→ **Work to do**:
Reproduce the stretch of the patch from "-CHECKPOINT_PREFIX = b'#!%!'" through "re.compile(CHECKPOINT_PREFIX + '\d+' + CHECKPOINT_SUFFIX)".

From 895a3fa9d5e30d1d814a7a489ffcc8bd5b205fa7 Mon Sep 17 00:00:00 2001
From: Sumeet Jain <sumeetjain@berkeley.edu>
Date: Sat, 30 Jan 2016 15:25:35 -0800
Subject: [PATCH 4/6] mostly all tests are passing

---
 talon/html_quotations.py           |  6 +++---
 talon/quotations.py                |  5 ++++-
 talon/signature/bruteforce.py      |  8 ++++----
 talon/signature/extraction.py      |  8 ++++----
 talon/utils.py                     | 16 +---------------
 tests/html_quotations_test.py      |  6 +++---
 tests/signature/bruteforce_test.py | 14 +++++++-------
 tests/signature/extraction_test.py | 16 ++++++++--------
 tests/text_quotations_test.py      | 21 ++++++++++-----------
 9 files changed, 44 insertions(+), 56 deletions(-)

diff --git a/talon/html_quotations.py b/talon/html_quotations.py
index 2e3b1cac..44afb6b2 100644
--- a/talon/html_quotations.py
+++ b/talon/html_quotations.py
@@ -8,9 +8,9 @@
 
 from talon.utils import cssselect 
 
-CHECKPOINT_PREFIX = b'#!%!'
-CHECKPOINT_SUFFIX = b'!%!#'
-CHECKPOINT_PATTERN = re.compile(CHECKPOINT_PREFIX + b'\d+' + CHECKPOINT_SUFFIX)
+CHECKPOINT_PREFIX = '#!%!'
+CHECKPOINT_SUFFIX = '!%!#'
+CHECKPOINT_PATTERN = re.compile(CHECKPOINT_PREFIX + '\d+' + CHECKPOINT_SUFFIX)
 
 # HTML quote indicators (tag ids)
 QUOTE_IDS = ['OLK_SRC_BODY_SECTION']
diff --git a/talon/quotations.py b/talon/quotations.py
index d64f4c87..8da4507d 100644
--- a/talon/quotations.py
+++ b/talon/quotations.py
@@ -489,7 +489,7 @@ def _extract_from_html(msg_body):
     if _readable_text_empty(html_tree_copy):
         return msg_body
 
-    return html.tostring(html_tree_copy)
+    return _html_tostring(html_tree_copy)
 
 
 def split_emails(msg):
@@ -598,3 +598,6 @@ def register_xpath_extensions():
     ns.prefix = 'mg'
     ns['text_content'] = text_content
     ns['tail'] = tail
+
+def _html_tostring(html_tree):
+  return html.tostring(html_tree).decode('utf-8')
diff --git a/talon/signature/bruteforce.py b/talon/signature/bruteforce.py
index 7f666bd9..bfc72f2d 100644
--- a/talon/signature/bruteforce.py
+++ b/talon/signature/bruteforce.py
@@ -50,7 +50,7 @@
 # c - could be signature line
 # d - line starts with dashes (could be signature or list item)
 # l - long line
-RE_SIGNATURE_CANDIDATE = re.compile(r'''
+RE_SIGNATURE_CANDIDATE = re.compile(br'''
     (?P<candidate>c+d)[^d]
     |
     (?P<candidate>c+d)$
@@ -163,16 +163,16 @@ def _mark_candidate_indexes(lines, candidate):
     'cdc'
     """
     # at first consider everything to be potential signature lines
-    markers = bytearray('c'*len(candidate))

→ **Listed entries**:
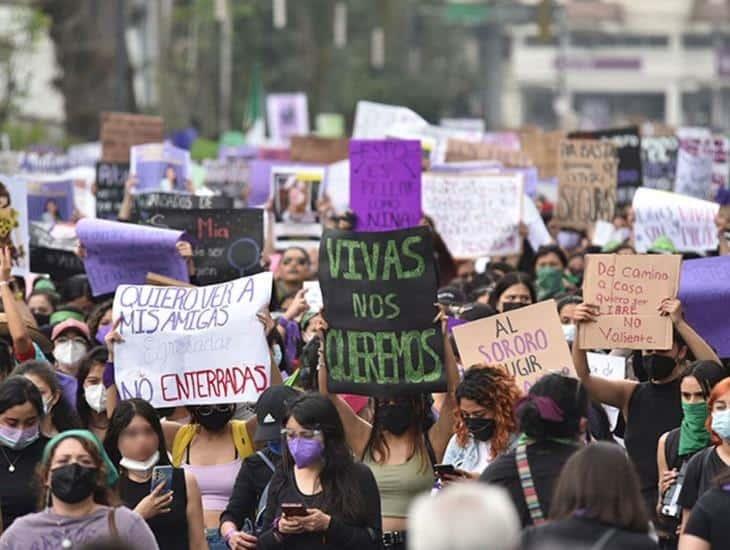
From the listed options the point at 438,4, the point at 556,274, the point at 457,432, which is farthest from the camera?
the point at 438,4

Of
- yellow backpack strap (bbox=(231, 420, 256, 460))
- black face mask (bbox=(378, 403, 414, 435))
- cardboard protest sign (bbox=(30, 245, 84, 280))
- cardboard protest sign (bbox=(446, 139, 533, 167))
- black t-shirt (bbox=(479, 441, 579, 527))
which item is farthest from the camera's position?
cardboard protest sign (bbox=(446, 139, 533, 167))

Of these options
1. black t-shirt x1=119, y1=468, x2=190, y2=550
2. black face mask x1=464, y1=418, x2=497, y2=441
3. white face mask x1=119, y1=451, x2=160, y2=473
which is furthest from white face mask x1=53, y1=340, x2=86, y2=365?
black face mask x1=464, y1=418, x2=497, y2=441

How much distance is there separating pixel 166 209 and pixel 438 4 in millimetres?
71738

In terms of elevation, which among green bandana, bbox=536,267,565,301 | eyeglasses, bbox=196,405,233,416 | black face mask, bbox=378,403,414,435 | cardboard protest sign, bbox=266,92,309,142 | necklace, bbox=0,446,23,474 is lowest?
cardboard protest sign, bbox=266,92,309,142

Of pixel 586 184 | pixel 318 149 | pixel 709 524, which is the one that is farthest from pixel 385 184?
pixel 709 524

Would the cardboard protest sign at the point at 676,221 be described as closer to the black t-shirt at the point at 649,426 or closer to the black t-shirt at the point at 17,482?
the black t-shirt at the point at 649,426

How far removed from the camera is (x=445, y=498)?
433 centimetres

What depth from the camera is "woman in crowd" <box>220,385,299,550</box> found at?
7496mm

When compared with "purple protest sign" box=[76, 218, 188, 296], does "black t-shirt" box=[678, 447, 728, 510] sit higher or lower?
lower

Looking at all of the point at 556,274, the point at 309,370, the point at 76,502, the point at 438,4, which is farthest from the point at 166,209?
the point at 438,4

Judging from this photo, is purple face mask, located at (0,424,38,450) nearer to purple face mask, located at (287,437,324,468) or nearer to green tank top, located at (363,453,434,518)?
purple face mask, located at (287,437,324,468)

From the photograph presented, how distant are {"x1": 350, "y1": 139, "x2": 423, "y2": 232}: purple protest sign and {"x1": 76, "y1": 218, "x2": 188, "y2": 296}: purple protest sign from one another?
2.63m

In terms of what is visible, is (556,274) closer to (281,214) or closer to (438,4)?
(281,214)

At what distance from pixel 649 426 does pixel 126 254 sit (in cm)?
356
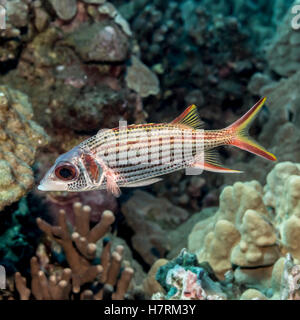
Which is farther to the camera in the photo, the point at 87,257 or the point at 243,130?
the point at 87,257

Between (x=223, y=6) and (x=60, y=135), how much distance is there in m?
8.94

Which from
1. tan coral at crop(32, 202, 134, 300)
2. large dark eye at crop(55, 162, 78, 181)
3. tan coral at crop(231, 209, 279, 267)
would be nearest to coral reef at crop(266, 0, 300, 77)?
tan coral at crop(231, 209, 279, 267)

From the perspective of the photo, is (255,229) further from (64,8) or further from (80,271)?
(64,8)

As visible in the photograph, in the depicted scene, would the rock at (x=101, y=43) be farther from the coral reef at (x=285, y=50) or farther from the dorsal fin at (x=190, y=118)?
the coral reef at (x=285, y=50)

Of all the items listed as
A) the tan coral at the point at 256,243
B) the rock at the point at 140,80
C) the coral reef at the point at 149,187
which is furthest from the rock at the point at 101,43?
the tan coral at the point at 256,243

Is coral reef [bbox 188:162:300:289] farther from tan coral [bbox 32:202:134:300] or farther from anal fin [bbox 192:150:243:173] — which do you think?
anal fin [bbox 192:150:243:173]

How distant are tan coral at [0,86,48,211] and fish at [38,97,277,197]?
0.74 meters

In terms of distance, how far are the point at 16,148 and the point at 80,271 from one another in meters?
1.47

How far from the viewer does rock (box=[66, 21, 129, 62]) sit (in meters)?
5.41

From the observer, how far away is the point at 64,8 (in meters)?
5.72

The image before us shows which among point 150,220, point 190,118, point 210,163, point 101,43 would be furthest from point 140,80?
point 210,163

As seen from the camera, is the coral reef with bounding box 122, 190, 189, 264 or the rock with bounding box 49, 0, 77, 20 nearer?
the coral reef with bounding box 122, 190, 189, 264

→ **Right answer**:
-CHECKPOINT_PREFIX = b'#!%!'
-CHECKPOINT_SUFFIX = b'!%!#'
-CHECKPOINT_PATTERN = re.compile(CHECKPOINT_PREFIX + b'\d+' + CHECKPOINT_SUFFIX)
+CHECKPOINT_PREFIX = '#!%!'
+CHECKPOINT_SUFFIX = '!%!#'
+CHECKPOINT_PATTERN = re.compile(CHECKPOINT_PREFIX + '\d+' + CHECKPOINT_SUFFIX)